Re: [precis] [media-types] Internet media type application/pkcs8-encrypted rev 2

On 11/23/2015 5:31 PM, Martin J. Dürst wrote:
> Hello Sean,
>
> I have cc'ed the precis mailing list because some of what I'll write 
> below is relevant for the discussion you have started there. This is 
> also the reason why I'm keeping most the previous context.
>
> On 2015/11/11 00:25, Sean Leonard wrote:
>> Hello Martin,
>>
>> On Nov 10, 2015, at 1:45 AM, Martin J. Dürst <duerst@it.aoyama.ac.jp> 
>> wrote:
>>
>>> Hello Sean,
>>>
>>> I have a few questions re. your registration below.
>>>
>>> On 2015/11/05 14:57, Sean Leonard wrote:
>>>> Hello:
>>>>
>>>> To keep this moving, trying a different thing. Please review.

____

**TASK TO CARRY OUT**.
In the mailing-list message above, which mailing list did Martin J. Dürst copy on his reply to Sean?

**SOURCE INFORMATION**.
____

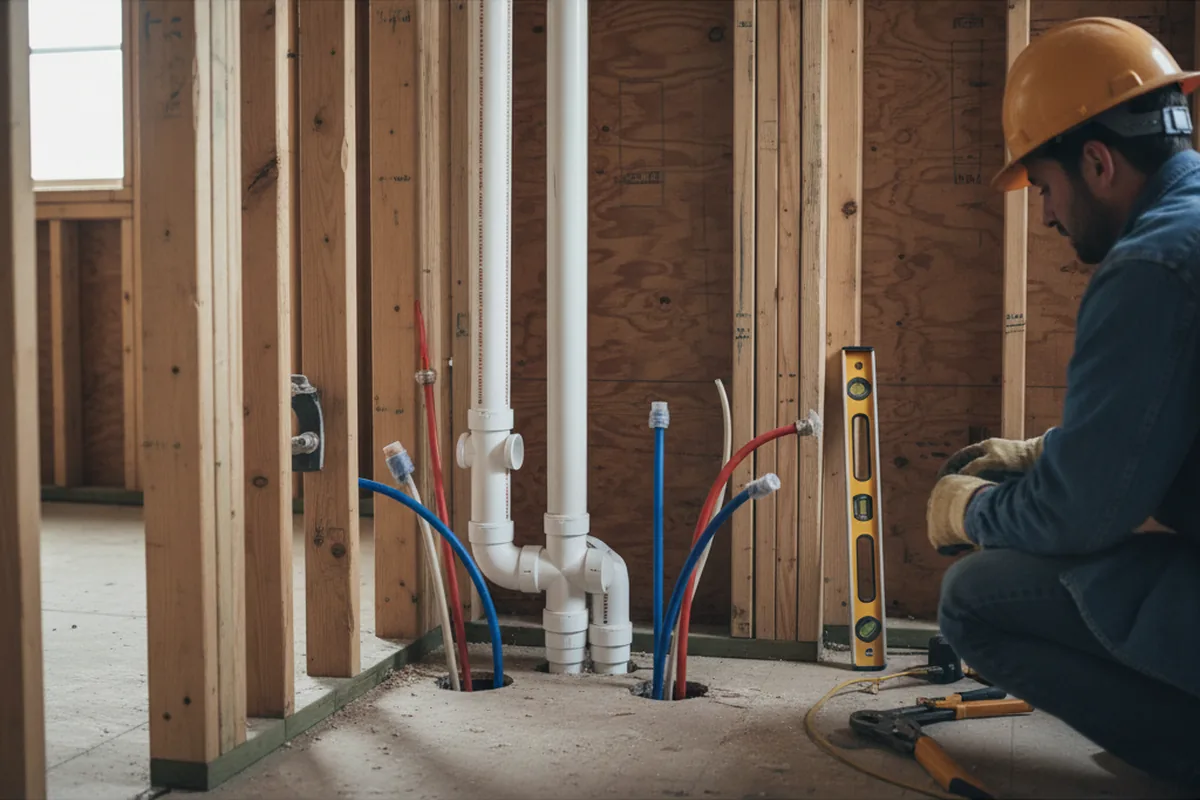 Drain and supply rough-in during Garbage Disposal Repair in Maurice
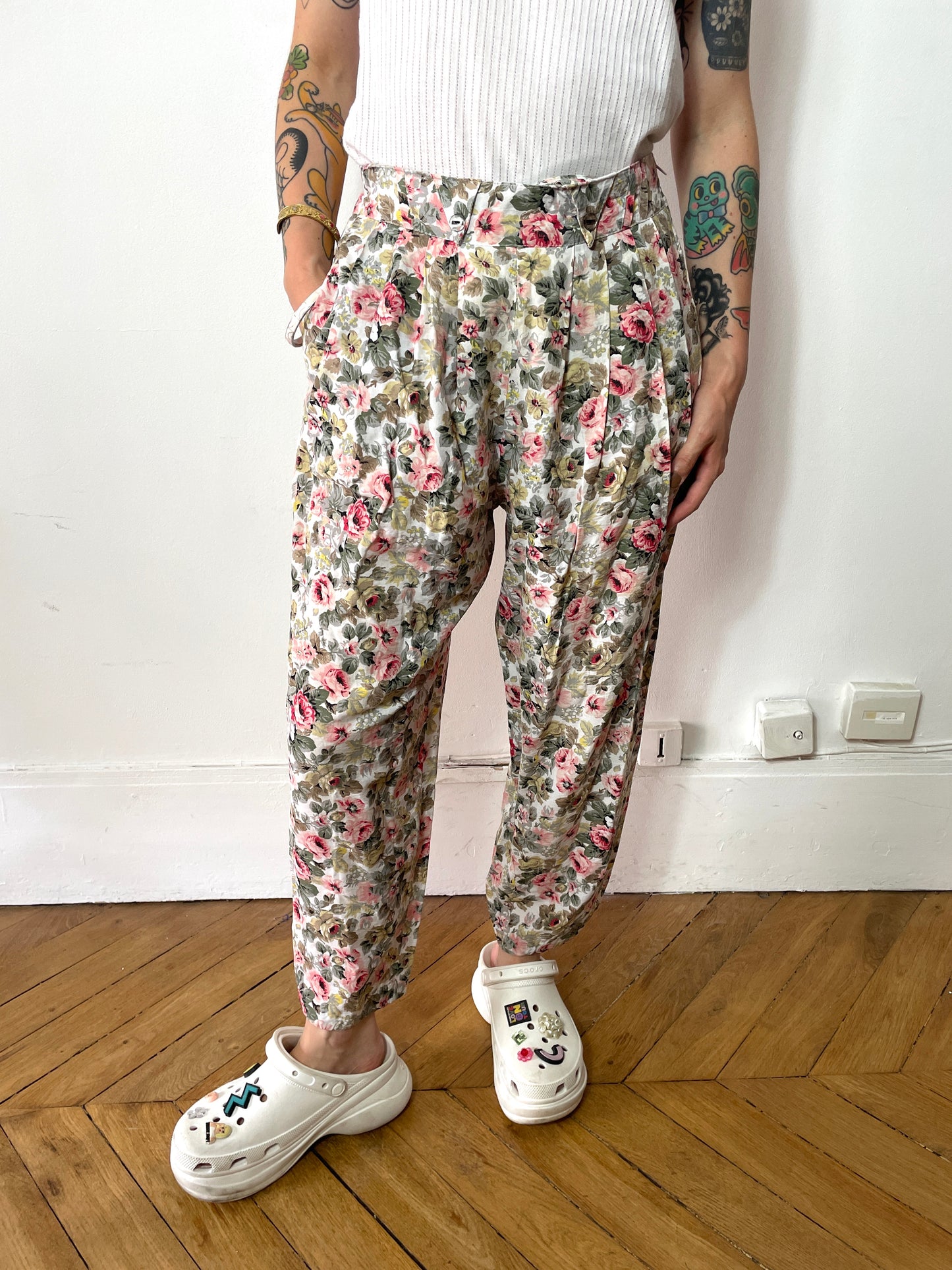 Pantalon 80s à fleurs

____

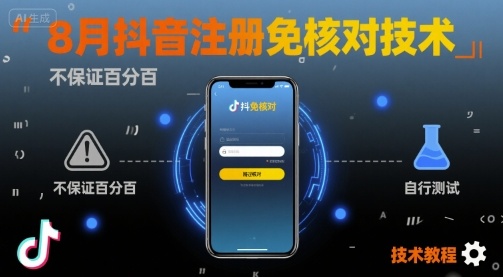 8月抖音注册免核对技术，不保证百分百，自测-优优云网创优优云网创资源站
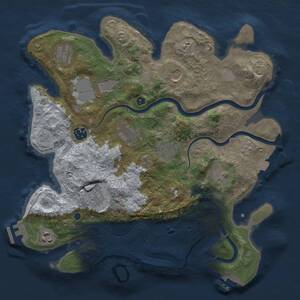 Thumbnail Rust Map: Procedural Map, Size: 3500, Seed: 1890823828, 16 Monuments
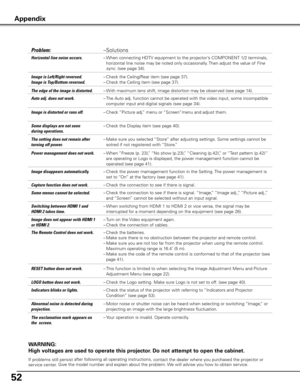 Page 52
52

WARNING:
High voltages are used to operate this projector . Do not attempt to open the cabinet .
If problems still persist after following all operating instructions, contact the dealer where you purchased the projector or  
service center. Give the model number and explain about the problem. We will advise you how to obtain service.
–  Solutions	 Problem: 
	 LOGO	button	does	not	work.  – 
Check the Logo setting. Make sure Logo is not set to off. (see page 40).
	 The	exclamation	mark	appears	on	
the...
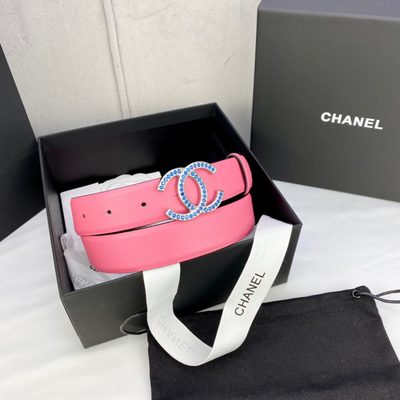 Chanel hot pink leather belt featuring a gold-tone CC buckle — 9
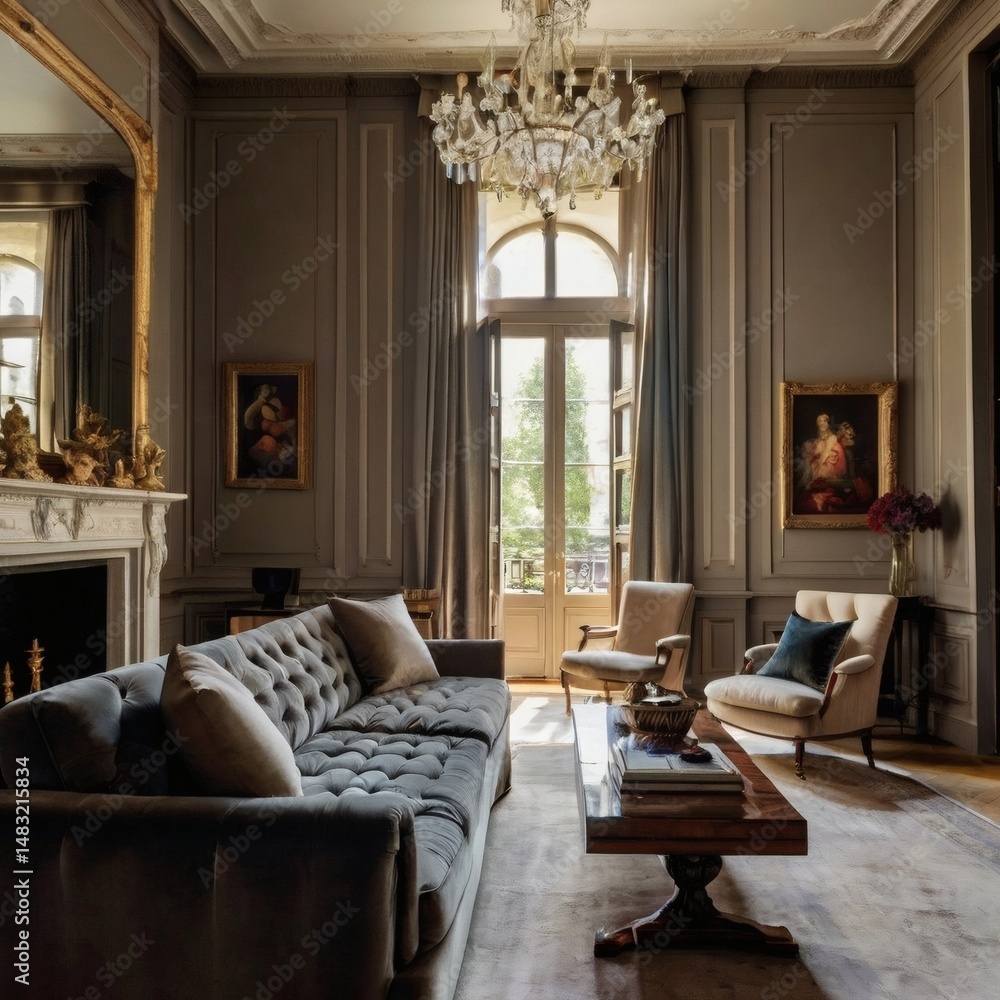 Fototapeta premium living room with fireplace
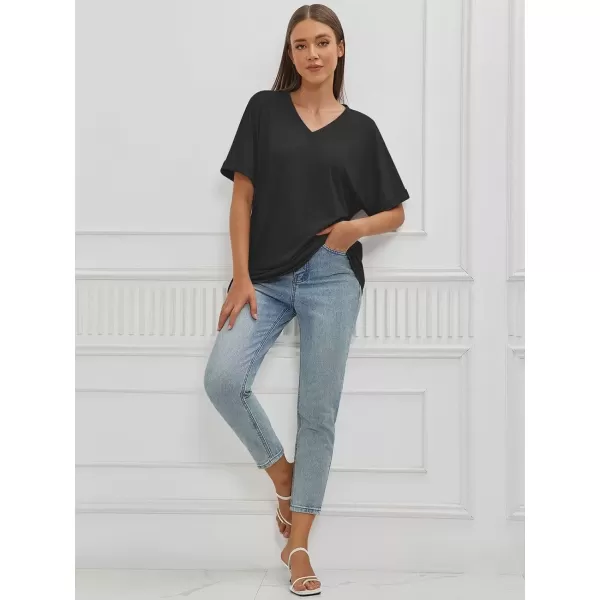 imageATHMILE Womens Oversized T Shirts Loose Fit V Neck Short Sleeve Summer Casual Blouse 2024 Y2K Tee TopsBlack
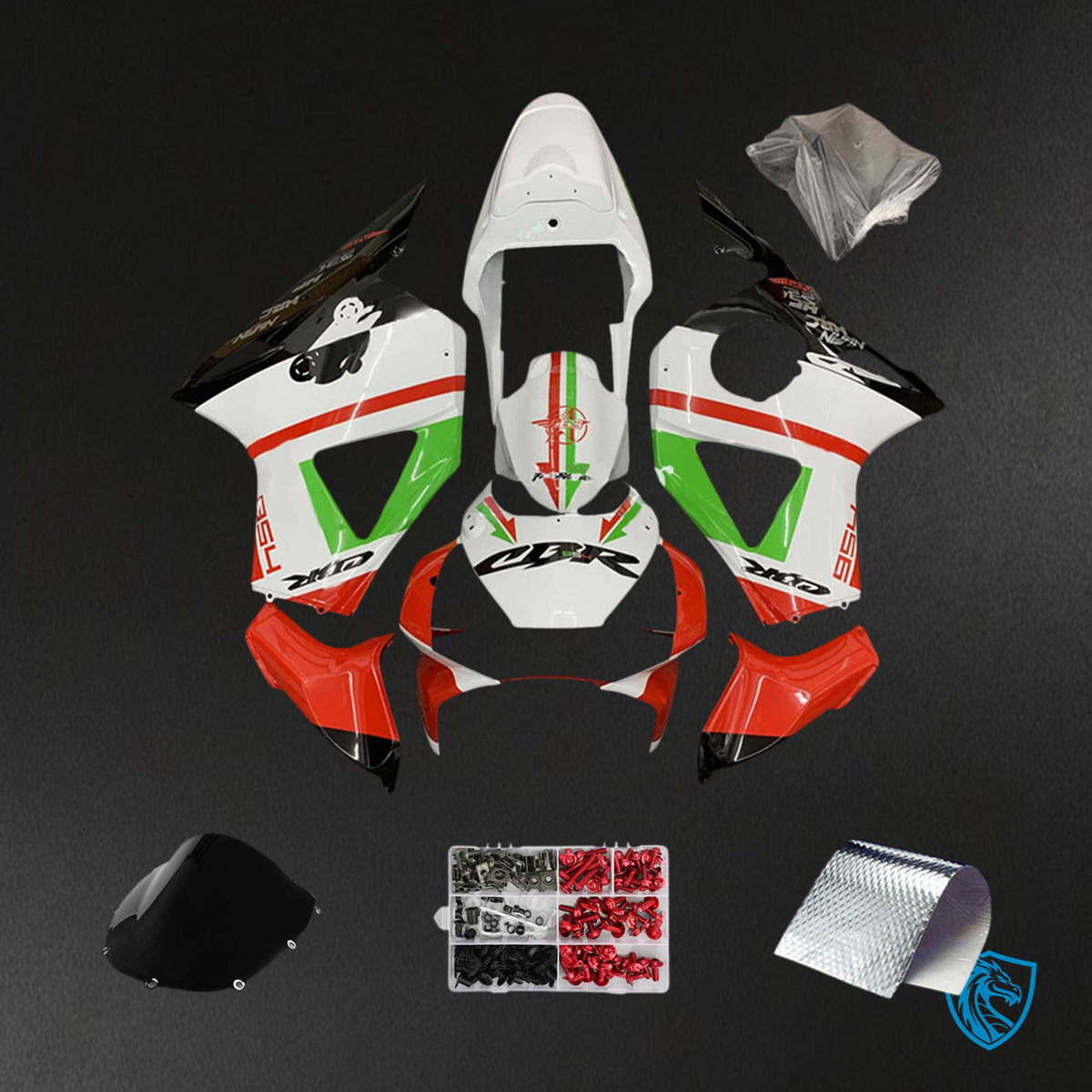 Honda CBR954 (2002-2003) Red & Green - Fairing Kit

____

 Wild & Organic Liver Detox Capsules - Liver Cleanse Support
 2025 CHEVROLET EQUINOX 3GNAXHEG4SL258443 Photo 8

____

**TASK RESPONSE**.
The precis mailing list.